The Island Hotel temporary homeless shelter will continue to operate until March 2022. (Chronicle file photo)

The Island Hotel temporary homeless shelter will continue to operate until March 2022. (Chronicle file photo)

Ladysmith council extends permit for temporary homeless shelter

‘They are in there simply because there is no affordable housing,’ says LRCA manager

Ladysmith town council voted to grant a six month extension to the Ladysmith Resources Centre Association (LRCA) and BC Housing for the Island Hotel temporary homeless shelter.

The ten-bed facility opened in May with a temporary use permit, which was set to expire this month. After a long discussion, council went against town staff’s recommendation to deny the extension and granted an extension until March 2022.

BC Housing has already provided $250,000 to renovate the facility and the LRCA has committed to providing 24/7 supports to the vulnerable population, according to Heidi Hartman, BC Housing regional director.

“Certainly with the increase of COVID cases we have seen in the province due to the variant, continued shelter operation at the Island [Hotel] is even more important,” Hartman said in a presentation to council on Sept. 20.

Coun. Jeff Virtanen said he was disappointed in the staff recommendation to deny the extension. “It feels like we are negotiating with people’s lives here. We are playing a pretty risky game of poker. I am not saying BC Housing is perfect… but they are coming asking us for six months,” he said. “Six months is nothing.”
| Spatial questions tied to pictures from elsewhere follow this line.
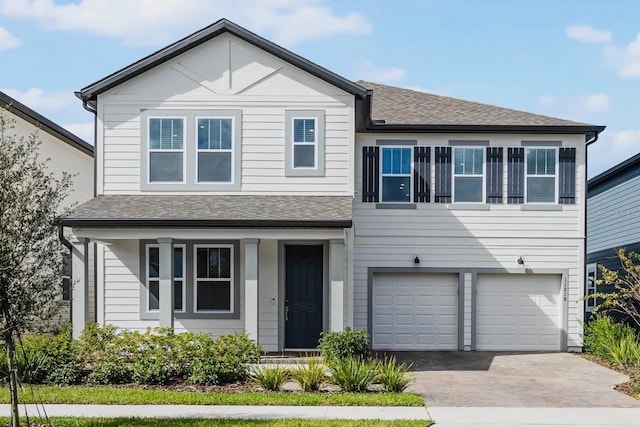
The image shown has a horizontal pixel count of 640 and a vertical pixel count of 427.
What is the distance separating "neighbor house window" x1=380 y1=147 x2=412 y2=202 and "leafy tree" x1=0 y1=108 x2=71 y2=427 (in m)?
9.66

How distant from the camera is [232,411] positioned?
9953mm

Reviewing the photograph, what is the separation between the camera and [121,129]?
50.7 ft

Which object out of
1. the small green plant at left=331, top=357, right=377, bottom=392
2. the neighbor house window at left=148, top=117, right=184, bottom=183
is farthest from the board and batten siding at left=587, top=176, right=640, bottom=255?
the neighbor house window at left=148, top=117, right=184, bottom=183

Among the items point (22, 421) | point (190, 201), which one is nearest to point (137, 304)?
point (190, 201)

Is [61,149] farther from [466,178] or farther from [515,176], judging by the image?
[515,176]

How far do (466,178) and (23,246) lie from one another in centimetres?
1151

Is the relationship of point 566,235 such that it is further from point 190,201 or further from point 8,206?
point 8,206

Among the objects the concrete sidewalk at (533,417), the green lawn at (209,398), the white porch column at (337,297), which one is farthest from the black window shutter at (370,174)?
the concrete sidewalk at (533,417)

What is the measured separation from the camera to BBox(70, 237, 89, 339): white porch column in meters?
13.5

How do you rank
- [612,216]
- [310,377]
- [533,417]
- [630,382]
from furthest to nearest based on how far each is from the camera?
[612,216] → [630,382] → [310,377] → [533,417]

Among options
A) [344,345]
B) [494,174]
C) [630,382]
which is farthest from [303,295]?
[630,382]

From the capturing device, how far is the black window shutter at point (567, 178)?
1709 centimetres

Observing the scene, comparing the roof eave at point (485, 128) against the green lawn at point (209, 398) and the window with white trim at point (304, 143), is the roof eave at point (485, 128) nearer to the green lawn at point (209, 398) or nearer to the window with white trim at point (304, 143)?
the window with white trim at point (304, 143)

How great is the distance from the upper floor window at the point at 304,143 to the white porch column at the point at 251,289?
232cm
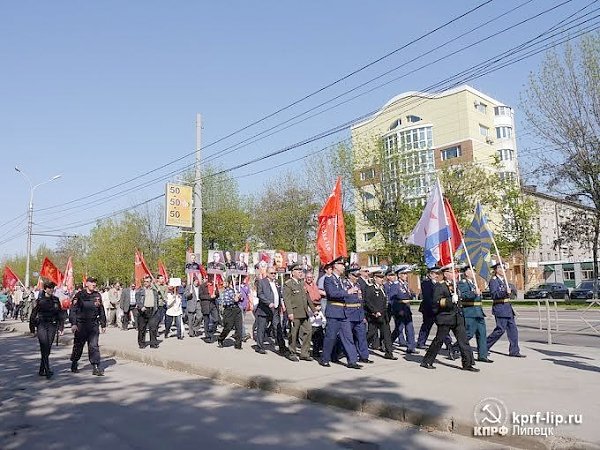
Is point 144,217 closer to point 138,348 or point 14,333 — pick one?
point 14,333

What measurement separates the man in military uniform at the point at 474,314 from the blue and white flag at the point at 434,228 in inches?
29.3

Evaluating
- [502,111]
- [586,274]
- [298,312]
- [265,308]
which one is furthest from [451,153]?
[298,312]

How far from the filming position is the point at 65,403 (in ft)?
25.4

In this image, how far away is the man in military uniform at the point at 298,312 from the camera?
1072 centimetres

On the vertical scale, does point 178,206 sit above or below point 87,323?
above

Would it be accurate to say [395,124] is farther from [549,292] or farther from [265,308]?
[265,308]

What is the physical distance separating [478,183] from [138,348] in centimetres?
2963

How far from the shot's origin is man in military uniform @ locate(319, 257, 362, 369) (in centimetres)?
952

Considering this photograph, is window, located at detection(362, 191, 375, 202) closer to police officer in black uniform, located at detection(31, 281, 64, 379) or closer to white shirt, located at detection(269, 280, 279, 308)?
white shirt, located at detection(269, 280, 279, 308)

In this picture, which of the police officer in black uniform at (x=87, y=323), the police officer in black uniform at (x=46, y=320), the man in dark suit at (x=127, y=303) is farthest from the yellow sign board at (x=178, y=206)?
the police officer in black uniform at (x=87, y=323)

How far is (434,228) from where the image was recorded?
1021cm

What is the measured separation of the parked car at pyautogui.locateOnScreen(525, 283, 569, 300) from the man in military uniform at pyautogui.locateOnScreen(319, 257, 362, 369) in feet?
116

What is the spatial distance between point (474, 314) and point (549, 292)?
34.7 metres

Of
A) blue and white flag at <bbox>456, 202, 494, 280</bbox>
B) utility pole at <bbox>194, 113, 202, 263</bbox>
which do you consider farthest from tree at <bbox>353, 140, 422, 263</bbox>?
blue and white flag at <bbox>456, 202, 494, 280</bbox>
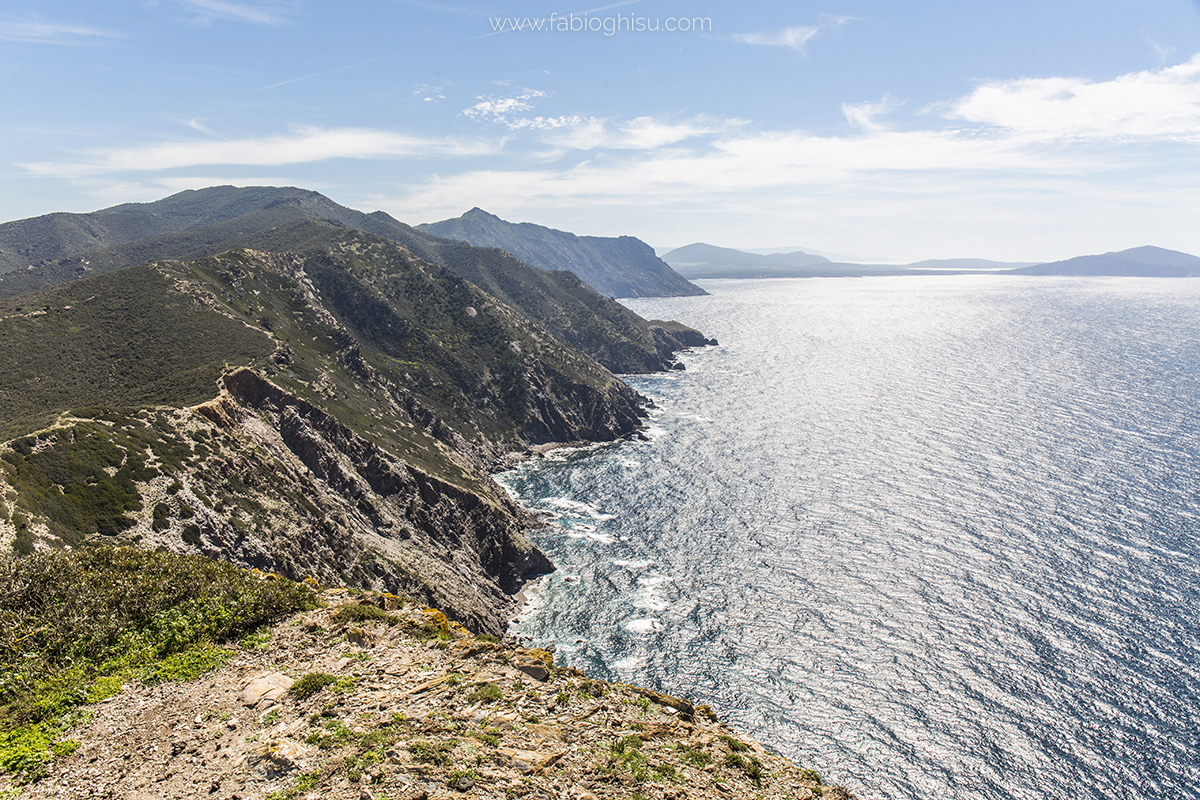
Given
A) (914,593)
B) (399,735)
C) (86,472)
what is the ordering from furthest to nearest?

The shelter offers meals, showers and harm reduction to clients and houses about 6–9 people per night, more than half women, according to Aaron Hungar, LRCA housing and outreach services manager.

“We have people right now who have no mental health issues, have no substance abuse issues — they are in there simply because there is no affordable housing,” Hungar said. “They have been removed, kicked out or evicted from their place because they can’t afford to be where they were and they can’t find anything.”

An average of 341 meals have been served per month at the Island Hotel since the shelter opened, according to LRCA stats submitted to the town. Nobody has been turned away from the site, but the stats show a steady increase in usage. Hungar attributes this to simply having more space to accommodate people, which the association did not have at its old site in the Rialto building.

Coun. Duck Paterson expressed frustration that the issue of homelessness should be dealt with at a provincial level, rather than municipal.

Mayor Aaron Stone said he was disappointed council was not looking at a more permanent solution, but acknowledged the help the facility has provided for the vulnerable population. “We are talking about the lives of human beings that are living the worst possible life and situation we can even imagine,” he said.

Coun. Rob Johnson’s motion to extend the permit was carried unanimously. The motion included terms to receive a transition plan from the LRCA and BC Housing before the end of January.